> [EXERCISE MATERIAL]
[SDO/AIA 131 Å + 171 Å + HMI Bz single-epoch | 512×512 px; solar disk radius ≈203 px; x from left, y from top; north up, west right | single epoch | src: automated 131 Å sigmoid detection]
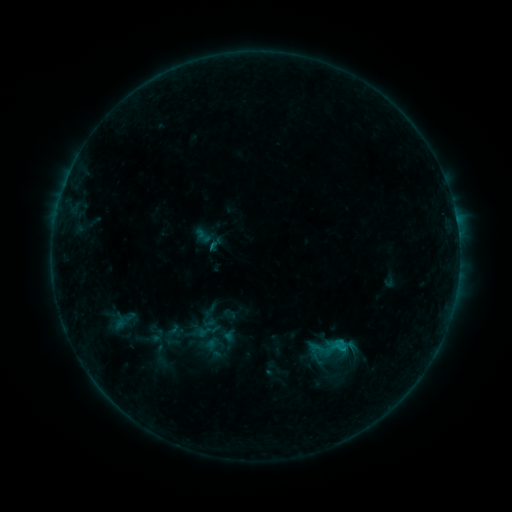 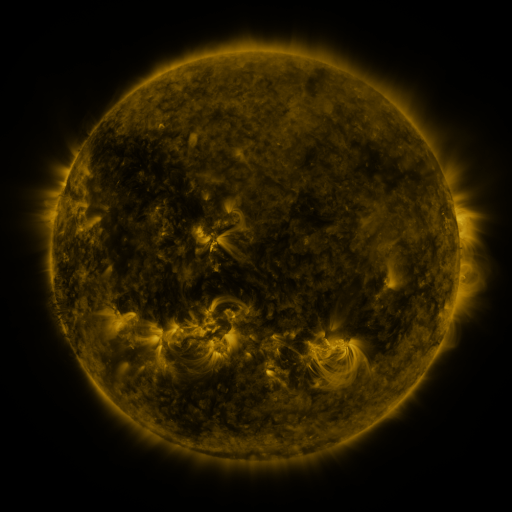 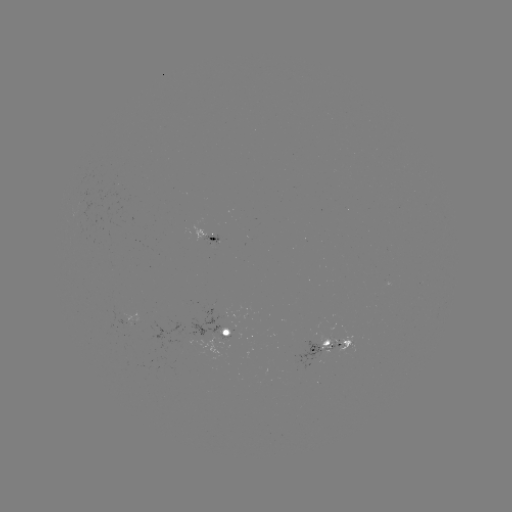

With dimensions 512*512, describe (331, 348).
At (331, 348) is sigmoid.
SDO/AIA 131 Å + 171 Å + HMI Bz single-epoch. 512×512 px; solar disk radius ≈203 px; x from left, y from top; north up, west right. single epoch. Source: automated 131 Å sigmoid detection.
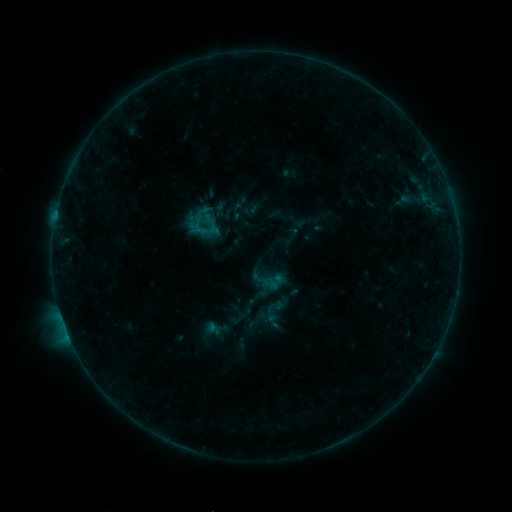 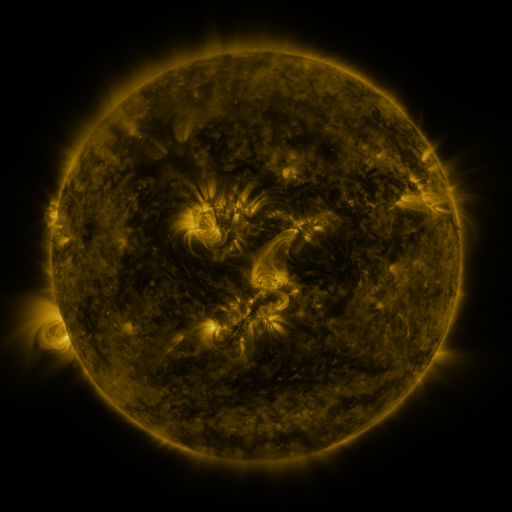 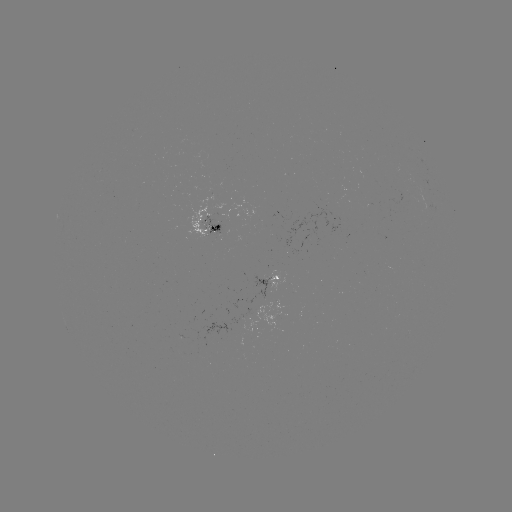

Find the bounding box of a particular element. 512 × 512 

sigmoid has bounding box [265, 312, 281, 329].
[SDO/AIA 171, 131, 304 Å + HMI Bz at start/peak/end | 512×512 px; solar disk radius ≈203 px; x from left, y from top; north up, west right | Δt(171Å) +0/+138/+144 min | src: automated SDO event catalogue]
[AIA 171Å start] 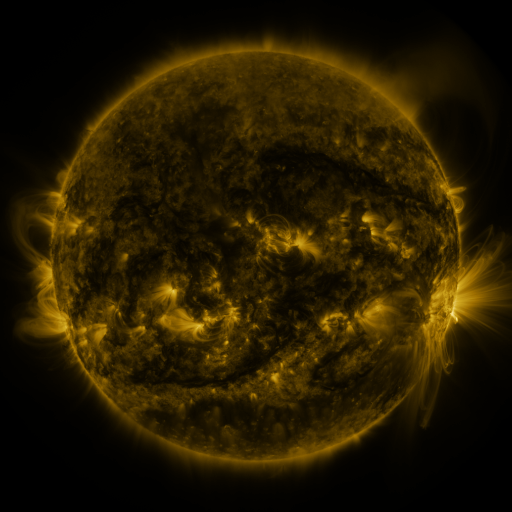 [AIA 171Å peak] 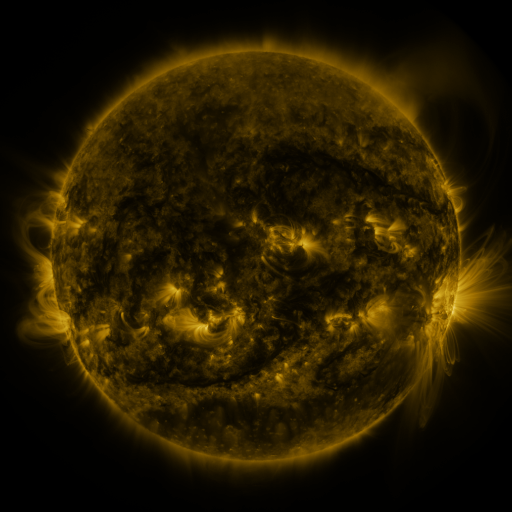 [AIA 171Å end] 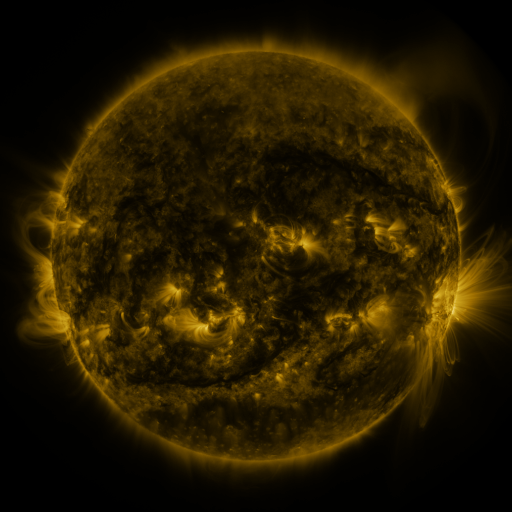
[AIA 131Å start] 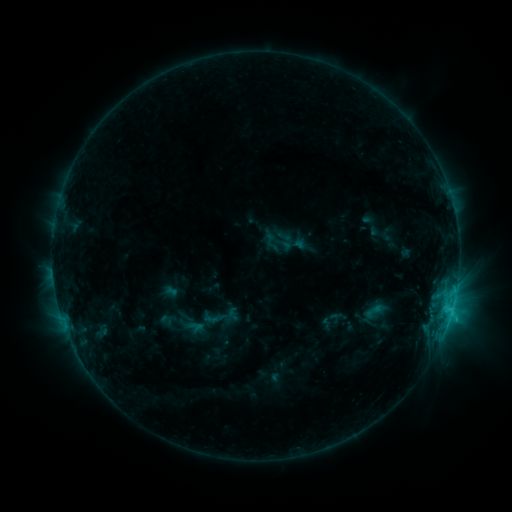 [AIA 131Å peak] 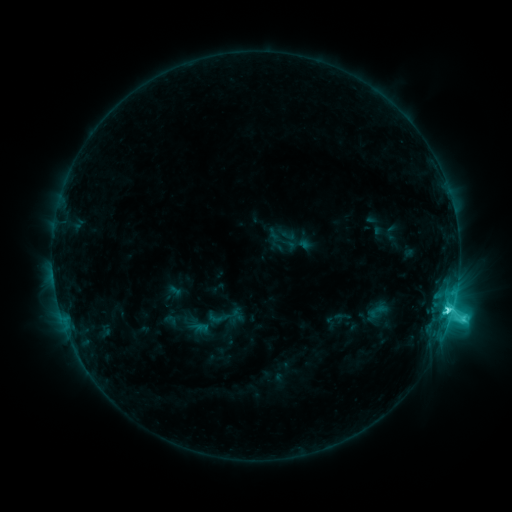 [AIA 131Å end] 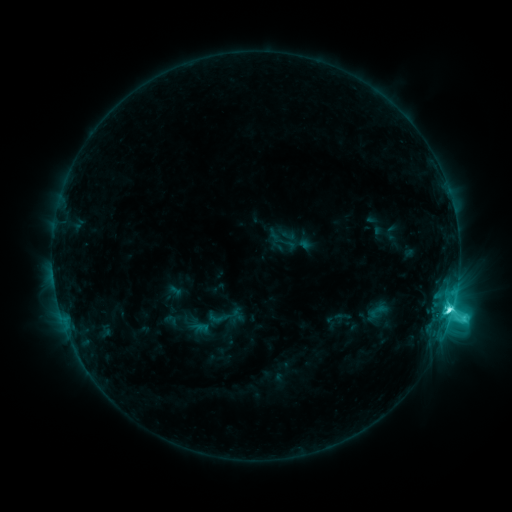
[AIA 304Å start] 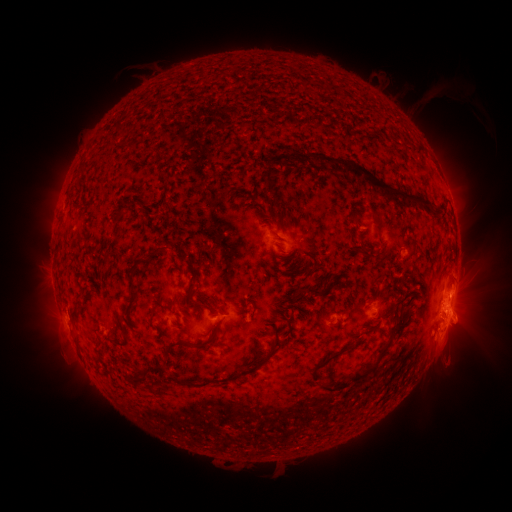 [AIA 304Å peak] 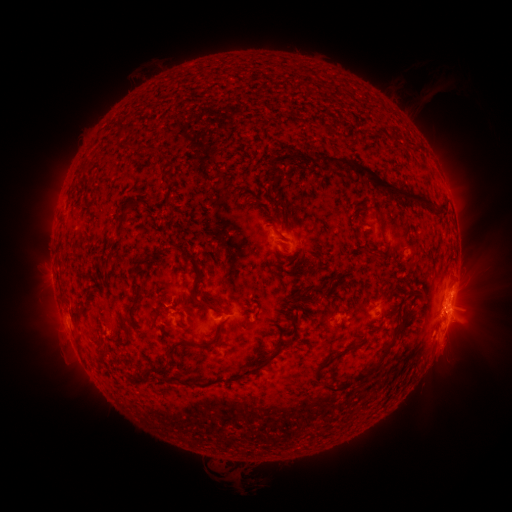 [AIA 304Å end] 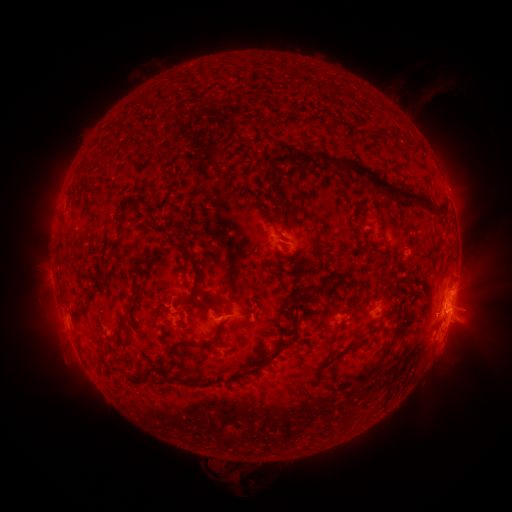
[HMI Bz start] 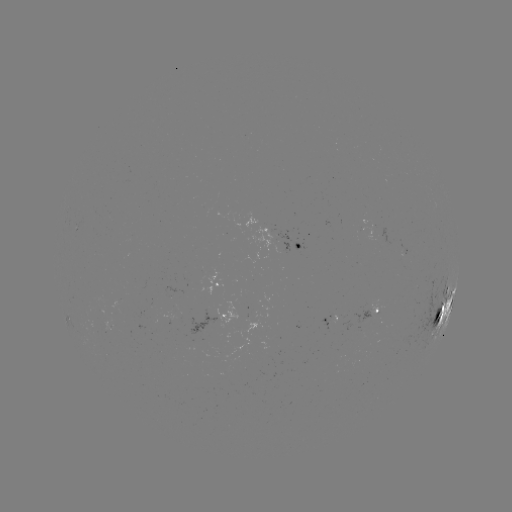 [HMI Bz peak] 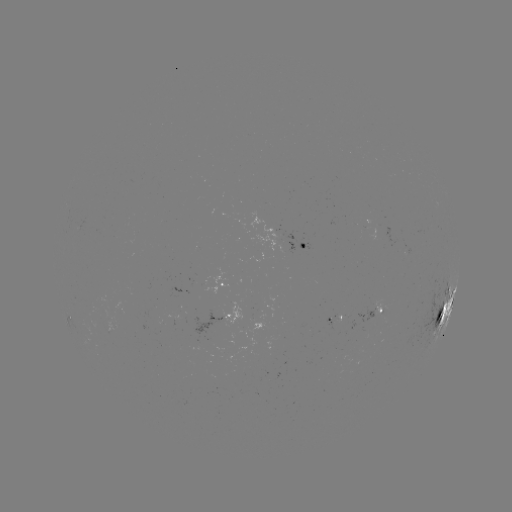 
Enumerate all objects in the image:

> [EXERCISE DETAILS] Output the lines above as a numbered list, from the first line through the line containing "At (331, 348) is sigmoid.". Omit blank lines and leave the pictures out.

> [ANSWER FOR THE TASK]
1. [SDO/AIA 131 Å + 171 Å + HMI Bz single-epoch | 512×512 px; solar disk radius ≈203 px; x from left, y from top; north up, west right | single epoch | src: automated 131 Å sigmoid detection]
2. With dimensions 512*512, describe (331, 348).
3. At (331, 348) is sigmoid.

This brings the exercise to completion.